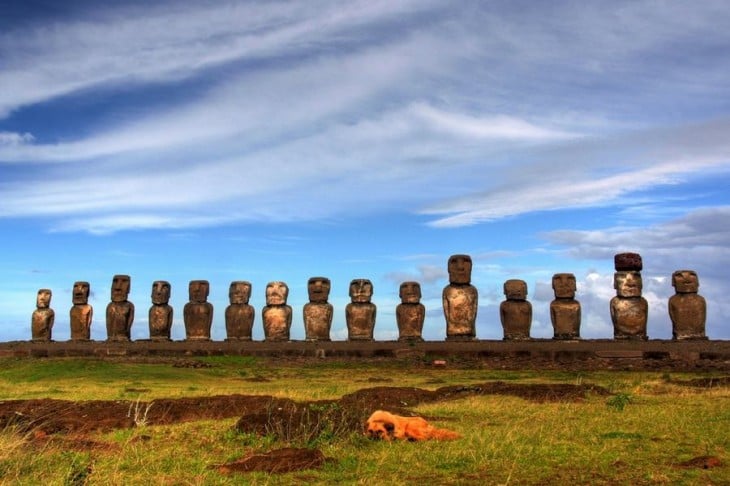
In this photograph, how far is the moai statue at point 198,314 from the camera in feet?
102

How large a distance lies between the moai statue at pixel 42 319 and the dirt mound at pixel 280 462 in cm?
2759

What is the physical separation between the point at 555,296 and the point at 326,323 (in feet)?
26.0

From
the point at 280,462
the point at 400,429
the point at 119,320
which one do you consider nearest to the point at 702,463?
the point at 400,429

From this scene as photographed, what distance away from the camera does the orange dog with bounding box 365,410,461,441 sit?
381 inches

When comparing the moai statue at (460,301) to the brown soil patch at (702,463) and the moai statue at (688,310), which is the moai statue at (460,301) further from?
the brown soil patch at (702,463)

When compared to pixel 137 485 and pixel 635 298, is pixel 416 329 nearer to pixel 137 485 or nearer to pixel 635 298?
pixel 635 298

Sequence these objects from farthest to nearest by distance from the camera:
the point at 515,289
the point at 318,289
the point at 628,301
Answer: the point at 318,289 < the point at 515,289 < the point at 628,301

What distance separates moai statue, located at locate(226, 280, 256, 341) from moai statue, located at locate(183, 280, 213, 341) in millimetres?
978

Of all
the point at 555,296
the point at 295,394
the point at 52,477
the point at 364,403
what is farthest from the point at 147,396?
the point at 555,296

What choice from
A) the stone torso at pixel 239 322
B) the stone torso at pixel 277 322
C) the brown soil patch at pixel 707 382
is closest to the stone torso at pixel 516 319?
the stone torso at pixel 277 322

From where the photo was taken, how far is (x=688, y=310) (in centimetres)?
2619

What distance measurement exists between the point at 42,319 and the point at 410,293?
1571 centimetres

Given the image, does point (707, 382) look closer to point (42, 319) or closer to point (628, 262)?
point (628, 262)

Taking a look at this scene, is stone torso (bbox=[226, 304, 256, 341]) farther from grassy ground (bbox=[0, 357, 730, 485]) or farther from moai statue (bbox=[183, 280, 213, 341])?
grassy ground (bbox=[0, 357, 730, 485])
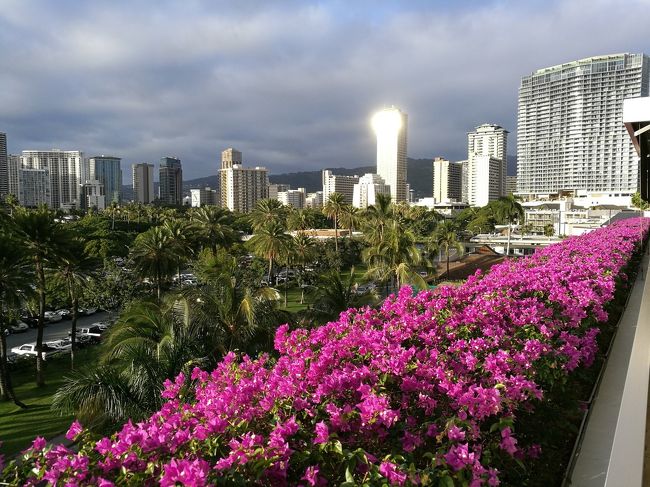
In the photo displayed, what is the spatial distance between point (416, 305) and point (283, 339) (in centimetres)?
146

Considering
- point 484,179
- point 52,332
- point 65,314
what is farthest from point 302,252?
point 484,179

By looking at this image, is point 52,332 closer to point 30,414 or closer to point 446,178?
→ point 30,414

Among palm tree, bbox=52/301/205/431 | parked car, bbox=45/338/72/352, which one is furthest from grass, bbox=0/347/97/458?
palm tree, bbox=52/301/205/431

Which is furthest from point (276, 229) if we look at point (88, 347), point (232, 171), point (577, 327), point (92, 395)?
point (232, 171)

* [EXERCISE INSTRUCTIONS]: Reproduce the material word for word, from the line containing "What choice from" through the end of the material, including both of those lines and leaving out the pictures.

* [ANSWER TO THIS EXERCISE]:
What choice from
A) the stone torso at pixel 239 322
B) the stone torso at pixel 277 322
C) the brown soil patch at pixel 707 382
is closest to the stone torso at pixel 516 319?
the stone torso at pixel 277 322

From where the photo was taken, how far is (x=688, y=310) (in centimetres)?
2619

What distance measurement exists between the point at 42,319 and the point at 410,293?
1571 centimetres

Given the image, does point (707, 382) look closer to point (42, 319) or closer to point (628, 262)?
point (628, 262)

Taking a look at this scene, is stone torso (bbox=[226, 304, 256, 341]) farther from grassy ground (bbox=[0, 357, 730, 485]) or farther from moai statue (bbox=[183, 280, 213, 341])?
grassy ground (bbox=[0, 357, 730, 485])
In the photo displayed, what is the spatial distance between point (416, 305) and point (283, 339) (in centimetres)?
146

Considering
- point 484,179
- point 52,332
- point 65,314
what is farthest from point 302,252?
point 484,179

By looking at this image, is point 52,332 closer to point 30,414 or closer to point 446,178?
→ point 30,414

Among palm tree, bbox=52/301/205/431 | parked car, bbox=45/338/72/352, which one is furthest from grass, bbox=0/347/97/458?
palm tree, bbox=52/301/205/431

Which is furthest from point (276, 229) if we look at point (88, 347), point (232, 171), point (577, 327), point (92, 395)?
point (232, 171)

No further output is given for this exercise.